**What to produce:**
Among the entries below, find the line with "Digitale versterker Class" and the line with "LUXE - Chocolat". Return exactly those lines and every line between them, but no pictures.

**Records to use:**

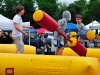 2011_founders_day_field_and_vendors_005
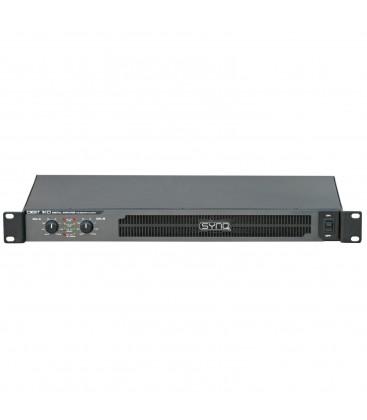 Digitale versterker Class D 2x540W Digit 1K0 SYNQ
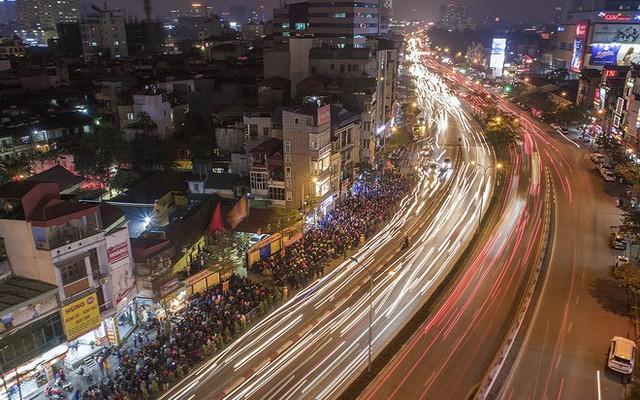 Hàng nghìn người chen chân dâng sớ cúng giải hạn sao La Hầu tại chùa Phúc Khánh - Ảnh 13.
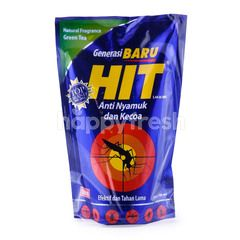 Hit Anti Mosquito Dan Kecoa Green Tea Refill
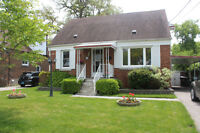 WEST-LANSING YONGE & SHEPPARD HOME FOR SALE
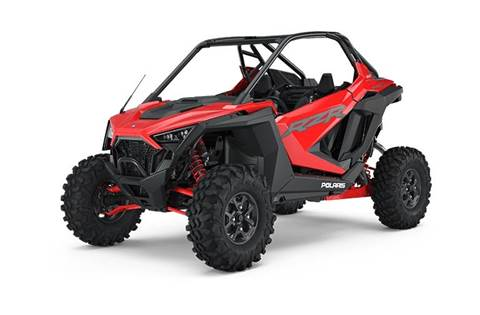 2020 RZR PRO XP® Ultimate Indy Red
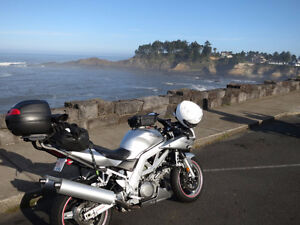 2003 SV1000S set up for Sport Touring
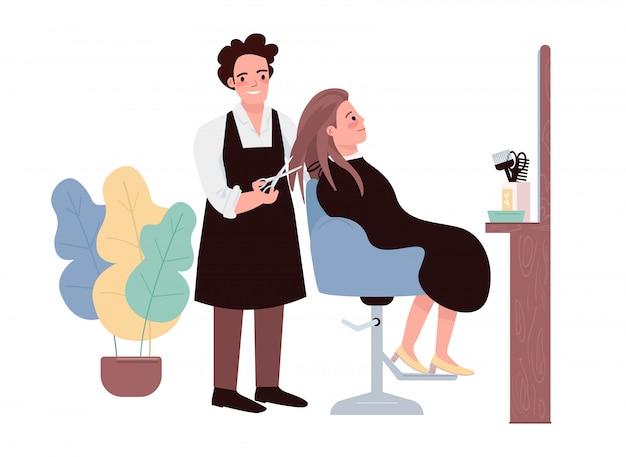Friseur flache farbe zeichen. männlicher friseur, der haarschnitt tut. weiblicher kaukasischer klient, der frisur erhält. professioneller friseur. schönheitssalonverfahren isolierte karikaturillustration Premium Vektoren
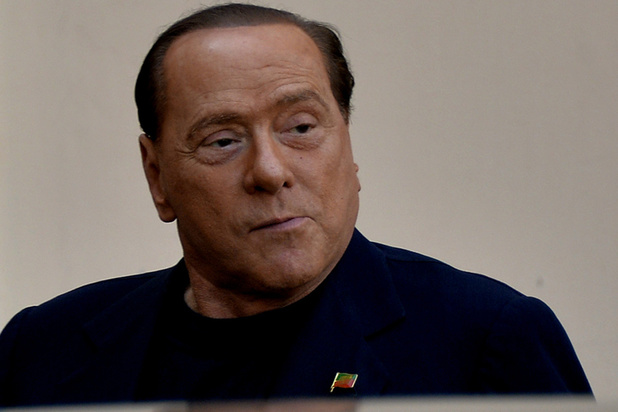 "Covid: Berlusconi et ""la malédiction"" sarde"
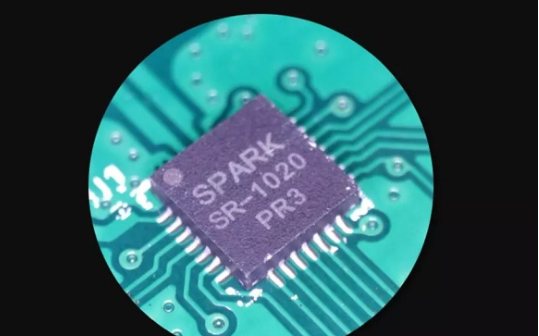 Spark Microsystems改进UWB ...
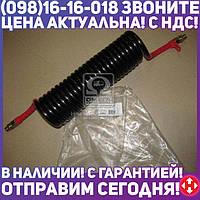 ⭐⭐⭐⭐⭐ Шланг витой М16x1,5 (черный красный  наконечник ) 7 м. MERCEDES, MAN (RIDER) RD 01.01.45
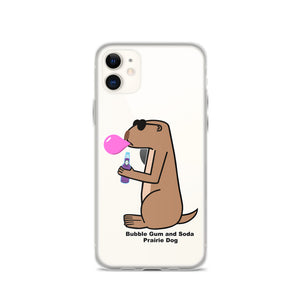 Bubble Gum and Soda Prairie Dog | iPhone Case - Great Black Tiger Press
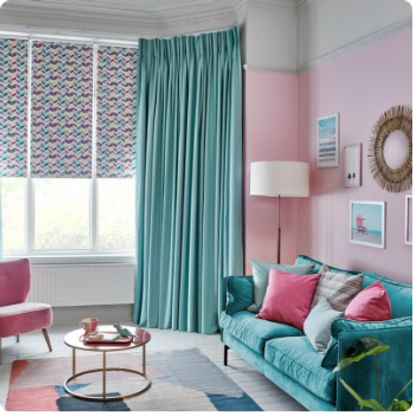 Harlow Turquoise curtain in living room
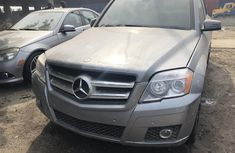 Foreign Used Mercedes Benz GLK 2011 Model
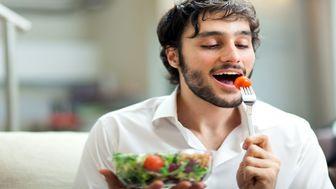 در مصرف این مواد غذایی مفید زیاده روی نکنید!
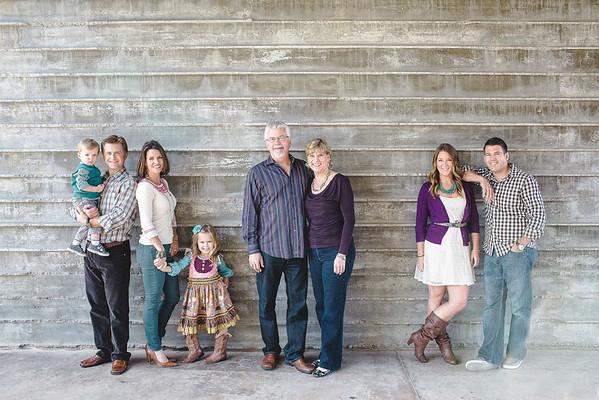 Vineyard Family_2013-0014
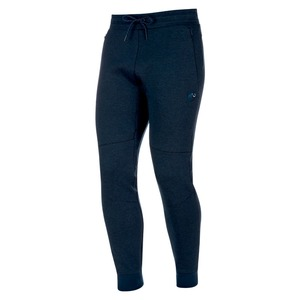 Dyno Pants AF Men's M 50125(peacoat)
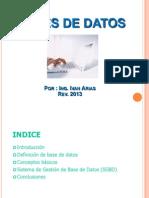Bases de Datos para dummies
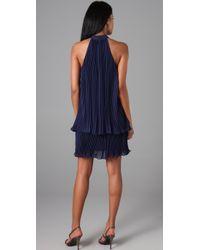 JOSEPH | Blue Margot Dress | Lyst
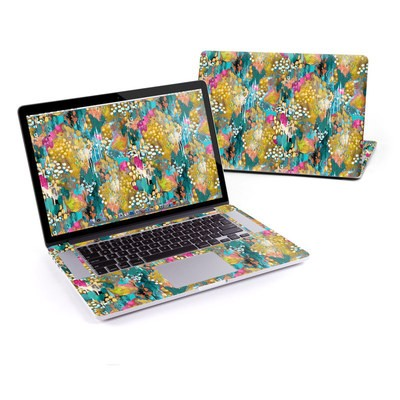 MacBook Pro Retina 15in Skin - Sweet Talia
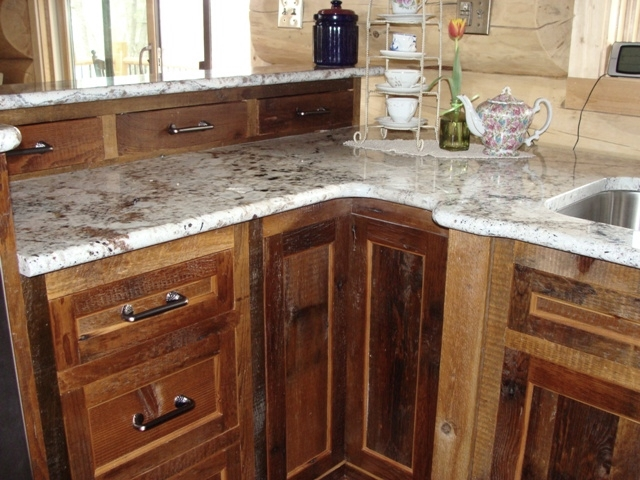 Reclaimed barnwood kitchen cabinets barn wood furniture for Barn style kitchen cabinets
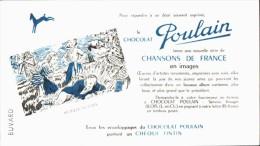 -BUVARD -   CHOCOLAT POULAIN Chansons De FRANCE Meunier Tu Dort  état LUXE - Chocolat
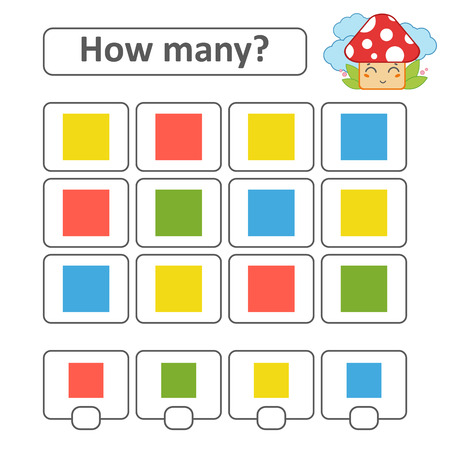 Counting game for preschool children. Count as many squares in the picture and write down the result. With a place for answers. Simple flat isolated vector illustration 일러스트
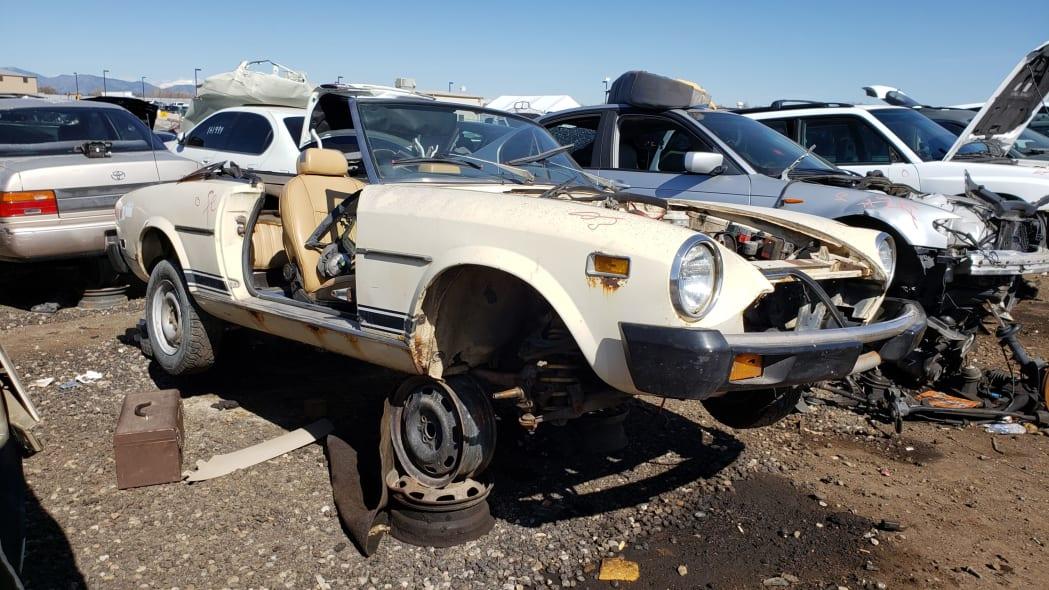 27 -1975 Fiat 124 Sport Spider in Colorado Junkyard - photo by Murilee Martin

...

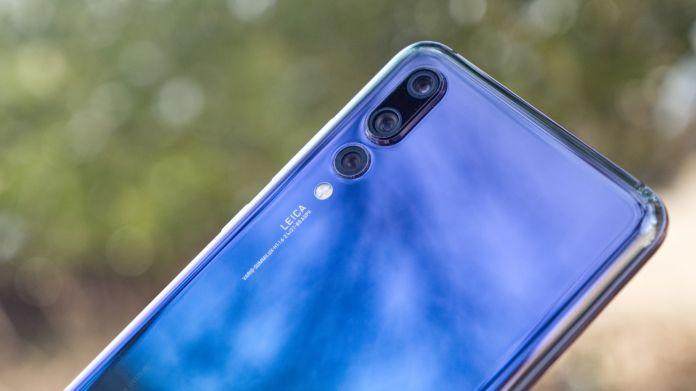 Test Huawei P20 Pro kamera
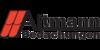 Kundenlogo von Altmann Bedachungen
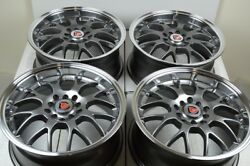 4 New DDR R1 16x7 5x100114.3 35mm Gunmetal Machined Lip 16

...

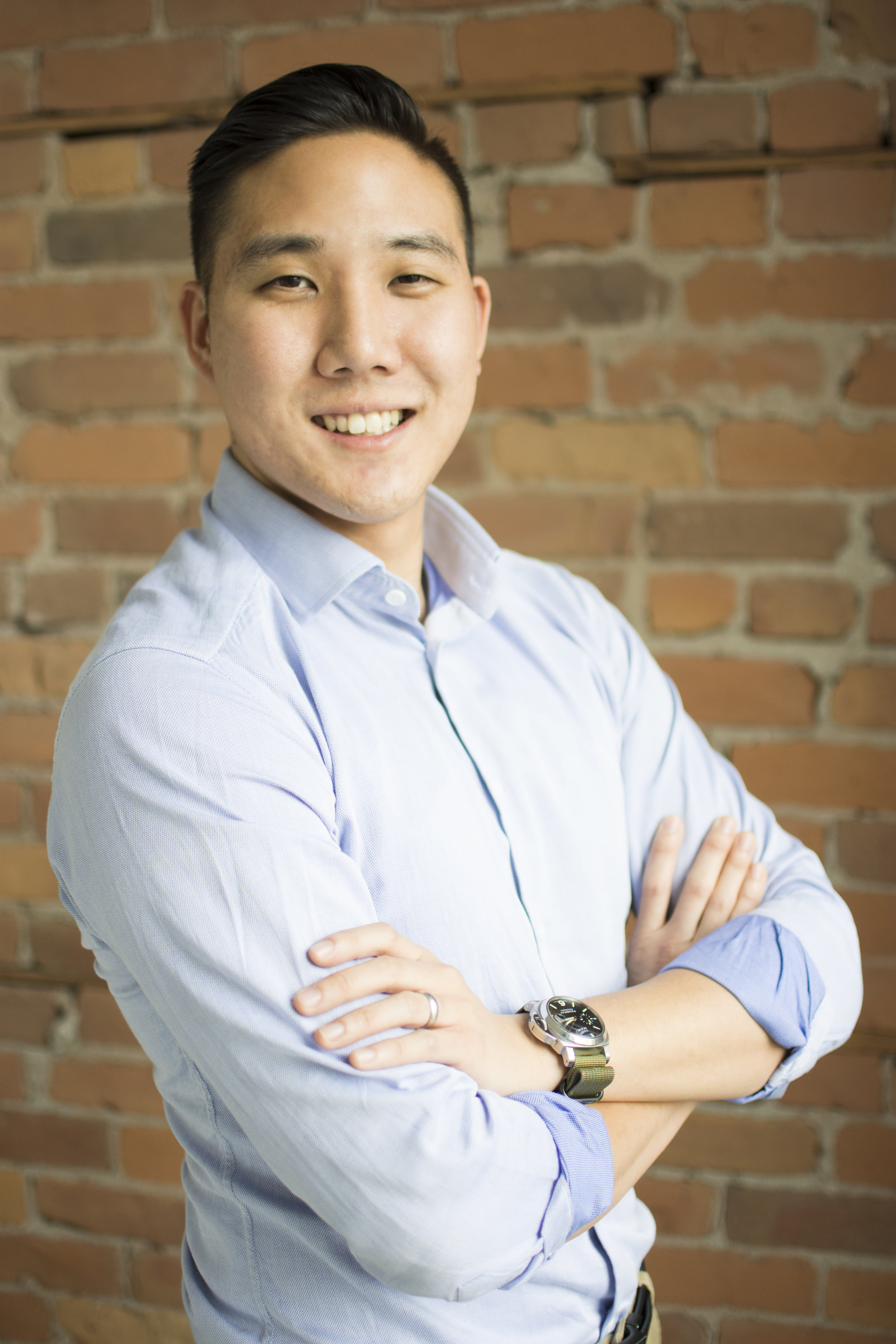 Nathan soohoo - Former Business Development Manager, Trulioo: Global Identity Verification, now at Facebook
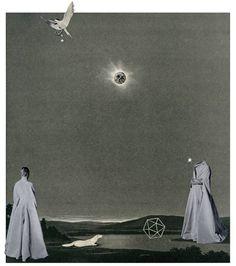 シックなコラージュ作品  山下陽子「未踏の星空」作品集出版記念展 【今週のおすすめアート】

**Output of the task:**
 Digitale versterker Class D 2x540W Digit 1K0 SYNQ
 Hàng nghìn người chen chân dâng sớ cúng giải hạn sao La Hầu tại chùa Phúc Khánh - Ảnh 13.
 Hit Anti Mosquito Dan Kecoa Green Tea Refill
 WEST-LANSING YONGE & SHEPPARD HOME FOR SALE
 2020 RZR PRO XP® Ultimate Indy Red
 2003 SV1000S set up for Sport Touring
Friseur flache farbe zeichen. männlicher friseur, der haarschnitt tut. weiblicher kaukasischer klient, der frisur erhält. professioneller friseur. schönheitssalonverfahren isolierte karikaturillustration Premium Vektoren
 "Covid: Berlusconi et ""la malédiction"" sarde"
 Spark Microsystems改进UWB ...
 ⭐⭐⭐⭐⭐ Шланг витой М16x1,5 (черный красный  наконечник ) 7 м. MERCEDES, MAN (RIDER) RD 01.01.45
 Bubble Gum and Soda Prairie Dog | iPhone Case - Great Black Tiger Press
 Harlow Turquoise curtain in living room
 Foreign Used Mercedes Benz GLK 2011 Model
 در مصرف این مواد غذایی مفید زیاده روی نکنید!
 Vineyard Family_2013-0014
 Dyno Pants AF Men's M 50125(peacoat)
Bases de Datos para dummies
 JOSEPH | Blue Margot Dress | Lyst
 MacBook Pro Retina 15in Skin - Sweet Talia
 Reclaimed barnwood kitchen cabinets barn wood furniture for Barn style kitchen cabinets
 -BUVARD -   CHOCOLAT POULAIN Chansons De FRANCE Meunier Tu Dort  état LUXE - Chocolat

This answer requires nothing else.